### Given instruction
Please extend the passage below on preserving garden gluts, picking up right after its final sentence.

### Text extract

━━━━━━━━

In spring, it’s difficult not to get swayed by the shiny seed packets and few of us can resist planting more than we need or can share with our neighbours and friends.

So those of us who succumb will know the effort that goes into the growing, weeding, harvesting and then dealing with the inevitable gluts. But let’s look on a glut as a bonus, an opportunity to relearn the almost forgotten skill of preserving. In earlier times when there were no freezers it was an essential survival skill. Now we can utilise all the labour saving mod cons like food processors, blenders and slicers to help us prepare the food.

When I was little, in the days before electrification, a glut in the garden provoked a frenzy of activity; Mummy was determined to save every scrap of the precious crop. There was a great sense of urgency as it was the only opportunity people had to lay down a store for the winter months. Preserving was acutely important in the rhythm of the year. During my childhood waste was not an option – food was too precious and scarce to be thrown away.

━━━━━━━━

### Data supplied
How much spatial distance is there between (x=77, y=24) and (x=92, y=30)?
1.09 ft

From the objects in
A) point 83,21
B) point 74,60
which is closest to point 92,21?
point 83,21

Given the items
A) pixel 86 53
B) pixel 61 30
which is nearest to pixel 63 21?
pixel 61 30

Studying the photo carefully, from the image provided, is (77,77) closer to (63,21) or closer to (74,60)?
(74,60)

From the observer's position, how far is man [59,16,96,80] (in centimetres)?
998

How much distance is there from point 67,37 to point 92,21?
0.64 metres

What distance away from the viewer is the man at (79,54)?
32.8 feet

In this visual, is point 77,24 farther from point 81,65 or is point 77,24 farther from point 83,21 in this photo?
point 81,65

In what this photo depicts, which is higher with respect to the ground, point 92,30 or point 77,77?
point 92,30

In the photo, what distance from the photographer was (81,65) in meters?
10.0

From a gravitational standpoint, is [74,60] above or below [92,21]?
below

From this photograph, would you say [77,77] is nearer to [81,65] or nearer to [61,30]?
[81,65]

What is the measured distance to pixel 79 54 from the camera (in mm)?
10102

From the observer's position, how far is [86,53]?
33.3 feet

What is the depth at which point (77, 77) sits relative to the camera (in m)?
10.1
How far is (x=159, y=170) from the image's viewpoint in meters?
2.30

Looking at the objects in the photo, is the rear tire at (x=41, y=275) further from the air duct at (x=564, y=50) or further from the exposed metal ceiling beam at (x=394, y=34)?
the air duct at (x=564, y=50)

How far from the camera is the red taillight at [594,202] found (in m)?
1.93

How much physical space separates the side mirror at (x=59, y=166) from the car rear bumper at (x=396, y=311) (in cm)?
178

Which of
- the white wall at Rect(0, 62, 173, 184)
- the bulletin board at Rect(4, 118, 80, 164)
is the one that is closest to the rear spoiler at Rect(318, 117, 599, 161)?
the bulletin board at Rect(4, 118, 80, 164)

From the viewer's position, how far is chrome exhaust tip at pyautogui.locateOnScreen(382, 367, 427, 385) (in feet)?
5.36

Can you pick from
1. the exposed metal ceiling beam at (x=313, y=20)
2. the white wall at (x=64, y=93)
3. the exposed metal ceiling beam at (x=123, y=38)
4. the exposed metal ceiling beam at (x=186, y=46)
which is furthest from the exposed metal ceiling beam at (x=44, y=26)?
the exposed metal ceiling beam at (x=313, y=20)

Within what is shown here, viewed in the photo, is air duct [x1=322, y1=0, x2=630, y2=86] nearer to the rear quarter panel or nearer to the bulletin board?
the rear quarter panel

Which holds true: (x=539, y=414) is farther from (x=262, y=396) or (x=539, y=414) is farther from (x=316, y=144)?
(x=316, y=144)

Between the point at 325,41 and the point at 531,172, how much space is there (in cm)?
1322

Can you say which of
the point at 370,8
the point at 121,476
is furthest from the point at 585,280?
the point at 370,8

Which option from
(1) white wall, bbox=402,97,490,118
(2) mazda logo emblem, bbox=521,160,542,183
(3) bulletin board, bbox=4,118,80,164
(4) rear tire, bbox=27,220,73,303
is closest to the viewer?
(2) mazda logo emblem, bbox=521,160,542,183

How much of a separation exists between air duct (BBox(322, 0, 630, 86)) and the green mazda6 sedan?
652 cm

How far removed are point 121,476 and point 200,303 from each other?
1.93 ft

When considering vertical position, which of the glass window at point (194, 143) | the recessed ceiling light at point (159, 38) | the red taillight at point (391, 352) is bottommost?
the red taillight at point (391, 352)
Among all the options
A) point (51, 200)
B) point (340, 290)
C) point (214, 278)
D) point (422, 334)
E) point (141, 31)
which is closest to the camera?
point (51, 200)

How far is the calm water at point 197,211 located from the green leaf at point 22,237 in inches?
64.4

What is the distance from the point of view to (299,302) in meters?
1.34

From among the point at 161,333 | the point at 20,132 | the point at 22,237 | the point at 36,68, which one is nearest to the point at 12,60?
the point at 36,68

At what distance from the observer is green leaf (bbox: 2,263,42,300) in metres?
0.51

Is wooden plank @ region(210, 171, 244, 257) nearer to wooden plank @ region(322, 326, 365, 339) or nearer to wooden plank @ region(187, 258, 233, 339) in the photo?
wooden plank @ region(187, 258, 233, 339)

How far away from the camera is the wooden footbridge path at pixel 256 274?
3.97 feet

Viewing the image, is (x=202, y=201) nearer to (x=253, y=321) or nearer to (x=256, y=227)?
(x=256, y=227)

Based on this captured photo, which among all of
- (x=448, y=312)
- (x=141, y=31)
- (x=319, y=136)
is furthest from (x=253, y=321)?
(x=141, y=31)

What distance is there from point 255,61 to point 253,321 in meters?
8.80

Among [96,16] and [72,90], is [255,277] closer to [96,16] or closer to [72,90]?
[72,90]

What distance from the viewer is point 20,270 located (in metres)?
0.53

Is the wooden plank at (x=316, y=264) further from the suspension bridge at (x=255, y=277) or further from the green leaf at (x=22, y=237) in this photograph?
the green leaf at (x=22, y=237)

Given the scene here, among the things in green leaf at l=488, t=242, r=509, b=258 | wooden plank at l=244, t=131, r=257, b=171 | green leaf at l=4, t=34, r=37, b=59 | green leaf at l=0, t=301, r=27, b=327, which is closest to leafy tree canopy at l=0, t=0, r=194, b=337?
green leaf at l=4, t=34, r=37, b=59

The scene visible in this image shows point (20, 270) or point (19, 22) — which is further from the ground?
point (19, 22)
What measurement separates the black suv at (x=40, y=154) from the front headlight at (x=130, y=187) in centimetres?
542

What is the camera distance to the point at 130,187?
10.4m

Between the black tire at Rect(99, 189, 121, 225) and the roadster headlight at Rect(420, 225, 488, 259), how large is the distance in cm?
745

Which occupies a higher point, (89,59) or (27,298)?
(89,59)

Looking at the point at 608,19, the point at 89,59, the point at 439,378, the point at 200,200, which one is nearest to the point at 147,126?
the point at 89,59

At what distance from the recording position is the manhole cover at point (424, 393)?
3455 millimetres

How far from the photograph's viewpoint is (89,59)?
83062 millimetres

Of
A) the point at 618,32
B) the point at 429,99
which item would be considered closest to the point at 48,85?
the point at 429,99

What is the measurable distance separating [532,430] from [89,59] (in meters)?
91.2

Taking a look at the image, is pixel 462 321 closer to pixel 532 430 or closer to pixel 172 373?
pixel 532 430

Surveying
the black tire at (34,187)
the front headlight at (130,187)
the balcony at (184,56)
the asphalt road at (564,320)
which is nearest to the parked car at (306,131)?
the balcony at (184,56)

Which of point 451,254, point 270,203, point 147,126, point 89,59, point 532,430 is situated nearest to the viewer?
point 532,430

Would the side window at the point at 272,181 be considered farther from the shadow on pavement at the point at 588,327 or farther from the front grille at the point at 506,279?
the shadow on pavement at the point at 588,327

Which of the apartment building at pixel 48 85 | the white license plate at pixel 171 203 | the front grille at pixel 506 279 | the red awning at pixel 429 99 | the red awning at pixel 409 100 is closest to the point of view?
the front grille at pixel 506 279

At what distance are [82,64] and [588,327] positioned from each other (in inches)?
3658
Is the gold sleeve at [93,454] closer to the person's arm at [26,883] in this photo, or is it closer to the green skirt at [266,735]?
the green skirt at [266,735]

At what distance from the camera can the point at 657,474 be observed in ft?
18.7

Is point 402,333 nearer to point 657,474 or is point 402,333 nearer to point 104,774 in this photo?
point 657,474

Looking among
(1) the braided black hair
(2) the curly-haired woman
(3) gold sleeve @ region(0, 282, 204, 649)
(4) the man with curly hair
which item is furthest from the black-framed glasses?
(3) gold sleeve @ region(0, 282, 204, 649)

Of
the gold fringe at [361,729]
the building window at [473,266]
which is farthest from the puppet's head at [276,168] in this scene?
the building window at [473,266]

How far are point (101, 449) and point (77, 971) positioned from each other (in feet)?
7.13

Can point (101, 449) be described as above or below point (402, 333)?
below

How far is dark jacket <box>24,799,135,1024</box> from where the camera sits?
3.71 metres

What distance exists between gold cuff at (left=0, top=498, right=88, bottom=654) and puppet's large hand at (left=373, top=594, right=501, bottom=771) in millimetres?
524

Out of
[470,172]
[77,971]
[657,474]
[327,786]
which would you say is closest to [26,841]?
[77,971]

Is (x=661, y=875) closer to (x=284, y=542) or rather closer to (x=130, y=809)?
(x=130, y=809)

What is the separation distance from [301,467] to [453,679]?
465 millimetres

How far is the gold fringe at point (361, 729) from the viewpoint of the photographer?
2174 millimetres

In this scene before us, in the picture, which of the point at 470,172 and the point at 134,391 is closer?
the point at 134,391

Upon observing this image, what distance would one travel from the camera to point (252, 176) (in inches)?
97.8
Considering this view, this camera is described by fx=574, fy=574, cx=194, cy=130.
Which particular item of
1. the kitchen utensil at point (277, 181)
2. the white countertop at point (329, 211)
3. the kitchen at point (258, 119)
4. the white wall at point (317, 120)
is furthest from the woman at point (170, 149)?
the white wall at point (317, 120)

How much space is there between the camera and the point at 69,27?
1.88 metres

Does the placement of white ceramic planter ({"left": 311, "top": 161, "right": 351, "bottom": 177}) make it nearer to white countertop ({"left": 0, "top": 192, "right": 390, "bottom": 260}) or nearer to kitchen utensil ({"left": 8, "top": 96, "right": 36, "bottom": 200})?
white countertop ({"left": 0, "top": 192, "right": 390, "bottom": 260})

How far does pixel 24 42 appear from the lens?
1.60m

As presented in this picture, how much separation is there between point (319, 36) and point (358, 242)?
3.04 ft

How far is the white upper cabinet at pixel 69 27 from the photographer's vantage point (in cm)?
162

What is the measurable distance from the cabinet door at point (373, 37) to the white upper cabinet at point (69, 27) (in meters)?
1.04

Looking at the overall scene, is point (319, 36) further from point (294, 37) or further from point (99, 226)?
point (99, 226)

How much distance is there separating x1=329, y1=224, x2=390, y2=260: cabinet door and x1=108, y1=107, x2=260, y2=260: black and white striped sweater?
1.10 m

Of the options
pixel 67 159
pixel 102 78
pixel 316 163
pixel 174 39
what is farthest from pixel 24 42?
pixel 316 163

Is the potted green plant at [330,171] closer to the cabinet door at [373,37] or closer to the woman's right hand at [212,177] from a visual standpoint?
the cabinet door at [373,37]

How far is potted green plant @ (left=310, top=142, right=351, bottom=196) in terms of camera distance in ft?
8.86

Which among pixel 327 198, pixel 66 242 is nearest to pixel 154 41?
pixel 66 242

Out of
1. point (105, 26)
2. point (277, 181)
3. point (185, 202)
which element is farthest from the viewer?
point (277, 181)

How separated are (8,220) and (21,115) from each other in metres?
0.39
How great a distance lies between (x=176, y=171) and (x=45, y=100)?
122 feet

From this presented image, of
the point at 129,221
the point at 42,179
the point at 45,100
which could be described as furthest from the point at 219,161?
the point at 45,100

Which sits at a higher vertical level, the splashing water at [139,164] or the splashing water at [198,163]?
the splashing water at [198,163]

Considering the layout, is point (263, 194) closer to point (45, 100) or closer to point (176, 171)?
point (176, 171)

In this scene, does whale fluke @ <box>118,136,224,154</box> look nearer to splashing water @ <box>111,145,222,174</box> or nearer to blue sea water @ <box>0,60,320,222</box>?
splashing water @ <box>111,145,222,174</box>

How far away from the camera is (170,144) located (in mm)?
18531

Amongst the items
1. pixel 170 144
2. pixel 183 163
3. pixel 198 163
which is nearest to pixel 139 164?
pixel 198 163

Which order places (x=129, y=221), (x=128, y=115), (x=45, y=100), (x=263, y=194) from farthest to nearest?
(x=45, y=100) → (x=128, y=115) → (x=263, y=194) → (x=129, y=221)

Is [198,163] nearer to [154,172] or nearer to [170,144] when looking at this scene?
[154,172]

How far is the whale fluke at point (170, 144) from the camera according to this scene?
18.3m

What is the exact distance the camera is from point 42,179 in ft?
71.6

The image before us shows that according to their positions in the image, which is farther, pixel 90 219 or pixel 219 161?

━━━━━━━━

### Expected output
Since the advent of electricity, most households have freezers and surplus food can easily be frozen, so the reasons for preserving have changed. Recently I’ve seen a huge revival of interest and creativity as people experiment, combining old and new techniques and flavours. Chefs who just a few years ago wouldn’t have been “seen dead” jam making and who regarded preserving merely as the domain of grannies are now proudly offering their own chutneys and pickles at their restaurants as an integral part of their food style.

I love the smell of jams and chutneys bubbling on the Aga. You can’t help feeling a glow of satisfaction every time you look into a well-stocked pantry and see your bottles and jam jars lined up on the shelf like “good deeds”. It also means you have a ready supply of terrific gifts to take along to a dinner party – much more welcome than a dodgy bottle of wine.

One of the best ways to preserve a glut of French or runner beans is to blanch them quickly in boiling well salted water then drain and refresh under ice cold water, drain again very well, tray freeze and then freeze in boxes or bags.

When defrosted they can be served in a variety of ways – reheated in boiling water for a minute or two and simply tossed in extra virgin olive oil and some freshly chopped herbs or better still used for Gujarati style French beans – a recipe Madhur Jaffrey taught us years ago when she came to the cookery school to teach a guest chef course.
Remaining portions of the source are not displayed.